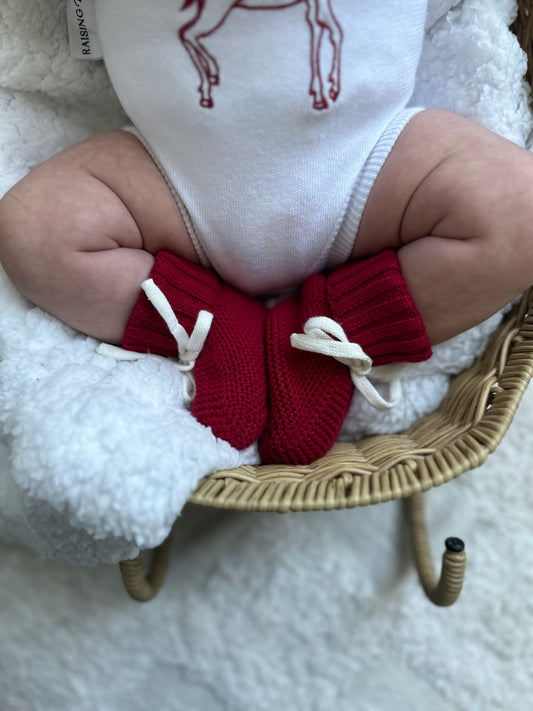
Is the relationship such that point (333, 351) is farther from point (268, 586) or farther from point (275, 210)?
point (268, 586)

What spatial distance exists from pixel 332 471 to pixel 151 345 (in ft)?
0.96

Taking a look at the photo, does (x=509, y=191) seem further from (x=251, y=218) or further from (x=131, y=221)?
(x=131, y=221)

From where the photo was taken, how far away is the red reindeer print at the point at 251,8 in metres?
0.65

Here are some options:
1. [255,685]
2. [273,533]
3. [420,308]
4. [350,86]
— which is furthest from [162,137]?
[255,685]

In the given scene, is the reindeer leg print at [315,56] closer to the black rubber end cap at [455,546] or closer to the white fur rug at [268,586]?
the white fur rug at [268,586]

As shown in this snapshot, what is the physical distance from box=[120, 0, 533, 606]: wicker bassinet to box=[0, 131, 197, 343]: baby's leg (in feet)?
0.90

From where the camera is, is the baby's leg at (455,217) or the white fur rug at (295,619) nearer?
the baby's leg at (455,217)

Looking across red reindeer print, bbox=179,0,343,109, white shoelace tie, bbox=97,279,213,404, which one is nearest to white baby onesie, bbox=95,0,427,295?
red reindeer print, bbox=179,0,343,109

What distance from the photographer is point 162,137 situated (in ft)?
2.50

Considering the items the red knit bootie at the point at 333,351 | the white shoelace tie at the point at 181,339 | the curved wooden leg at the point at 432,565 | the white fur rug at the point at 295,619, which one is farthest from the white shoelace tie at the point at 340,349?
the white fur rug at the point at 295,619

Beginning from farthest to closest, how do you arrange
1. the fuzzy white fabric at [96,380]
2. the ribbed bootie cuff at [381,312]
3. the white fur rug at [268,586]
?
the white fur rug at [268,586]
the ribbed bootie cuff at [381,312]
the fuzzy white fabric at [96,380]

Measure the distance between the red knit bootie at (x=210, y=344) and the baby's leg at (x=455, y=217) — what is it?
216 mm

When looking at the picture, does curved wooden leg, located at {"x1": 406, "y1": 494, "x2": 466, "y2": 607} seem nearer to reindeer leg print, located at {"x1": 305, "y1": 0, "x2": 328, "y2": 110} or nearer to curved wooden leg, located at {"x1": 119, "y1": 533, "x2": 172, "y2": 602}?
curved wooden leg, located at {"x1": 119, "y1": 533, "x2": 172, "y2": 602}

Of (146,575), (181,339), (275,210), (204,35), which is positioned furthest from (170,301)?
(146,575)
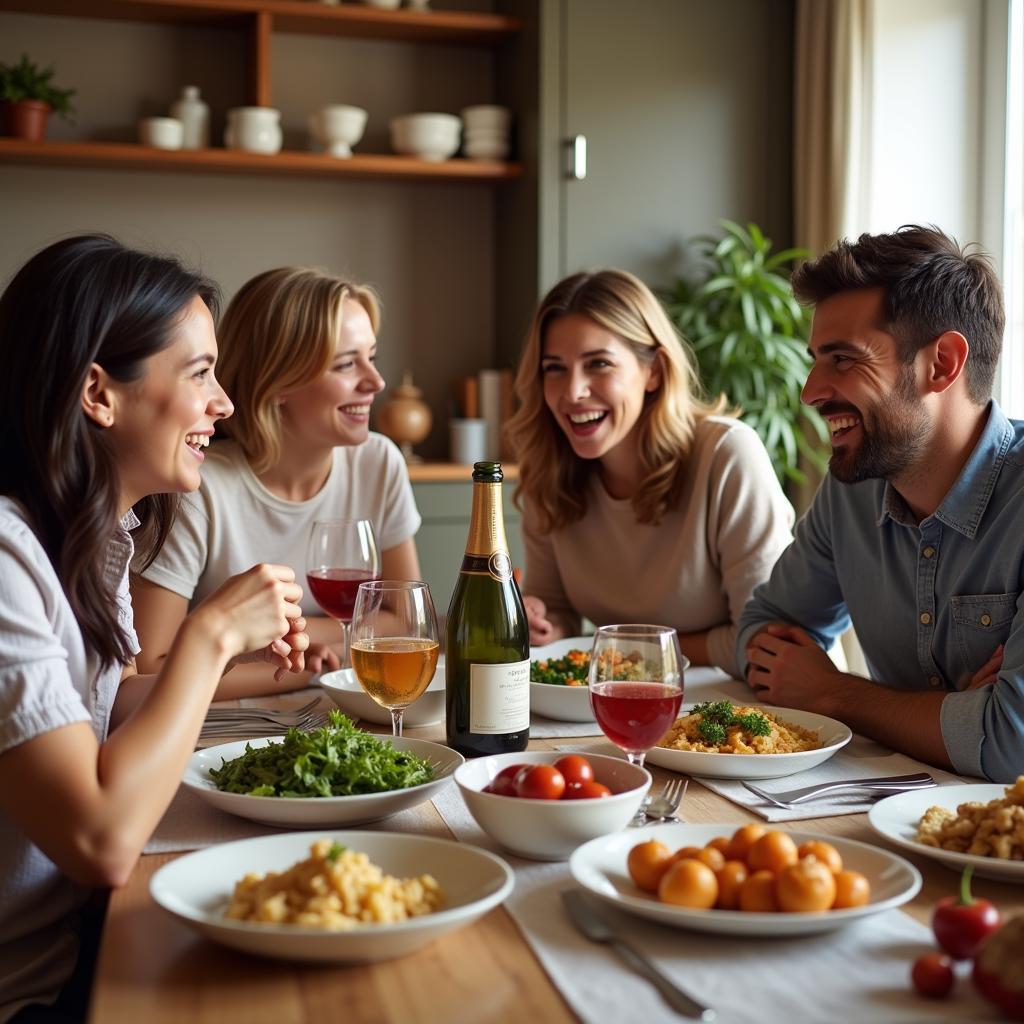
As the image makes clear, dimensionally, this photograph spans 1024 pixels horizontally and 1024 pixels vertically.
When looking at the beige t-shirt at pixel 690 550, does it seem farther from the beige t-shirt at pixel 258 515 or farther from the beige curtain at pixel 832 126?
the beige curtain at pixel 832 126

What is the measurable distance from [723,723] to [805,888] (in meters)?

● ● ● ● ●

Reproduce all of the material above line for line, with no changes, and leave the pictures out of your answer.

* _Task result_:
Is the relationship such that point (333, 351) is farther from point (268, 586) or farther from point (275, 210)?
point (268, 586)

What spatial distance exists from pixel 332 471 to pixel 151 345 (in ft)?
0.96

Taking a look at the photo, does (x=509, y=191) seem further from (x=251, y=218) or further from (x=131, y=221)?
(x=131, y=221)

From where the photo was taken, how far away is the red reindeer print at the point at 251,8 in metres?
0.65

Here are some options:
1. [255,685]
2. [273,533]
3. [420,308]
4. [350,86]
— which is furthest from [162,137]?
[255,685]

In the given scene, is the reindeer leg print at [315,56] closer to the black rubber end cap at [455,546] or closer to the white fur rug at [268,586]?
the white fur rug at [268,586]

As shown in this snapshot, what is the physical distance from box=[120, 0, 533, 606]: wicker bassinet to box=[0, 131, 197, 343]: baby's leg (in feet)?
0.90

From where the camera is, is the baby's leg at (455,217) or the white fur rug at (295,619) nearer?
the baby's leg at (455,217)

Looking across red reindeer print, bbox=179,0,343,109, white shoelace tie, bbox=97,279,213,404, which one is nearest to white baby onesie, bbox=95,0,427,295?
red reindeer print, bbox=179,0,343,109

What distance from the photographer is point 162,137 situated (in ft)?
2.50

Considering the items the red knit bootie at the point at 333,351 | the white shoelace tie at the point at 181,339 | the curved wooden leg at the point at 432,565 | the white fur rug at the point at 295,619, which one is farthest from the white shoelace tie at the point at 340,349?
the white fur rug at the point at 295,619

Beginning from farthest to closest, how do you arrange
1. the fuzzy white fabric at [96,380]
2. the ribbed bootie cuff at [381,312]
3. the white fur rug at [268,586]
?
the white fur rug at [268,586]
the ribbed bootie cuff at [381,312]
the fuzzy white fabric at [96,380]

Measure the distance between the red knit bootie at (x=210, y=344) and the baby's leg at (x=455, y=217) — what is it?
216 mm

When looking at the picture, does curved wooden leg, located at {"x1": 406, "y1": 494, "x2": 466, "y2": 607} seem nearer to reindeer leg print, located at {"x1": 305, "y1": 0, "x2": 328, "y2": 110} or nearer to curved wooden leg, located at {"x1": 119, "y1": 533, "x2": 172, "y2": 602}?
curved wooden leg, located at {"x1": 119, "y1": 533, "x2": 172, "y2": 602}

Of (146,575), (181,339), (275,210), (204,35), which is positioned furthest from (170,301)?
(146,575)
As the image makes clear, dimensionally, this photograph spans 1024 pixels horizontally and 1024 pixels vertically.
When looking at the beige t-shirt at pixel 690 550, does it seem farther from the beige t-shirt at pixel 258 515 or farther from the beige curtain at pixel 832 126?
the beige curtain at pixel 832 126

What is the measurable distance from [723,723] to [805,888] (in meters)?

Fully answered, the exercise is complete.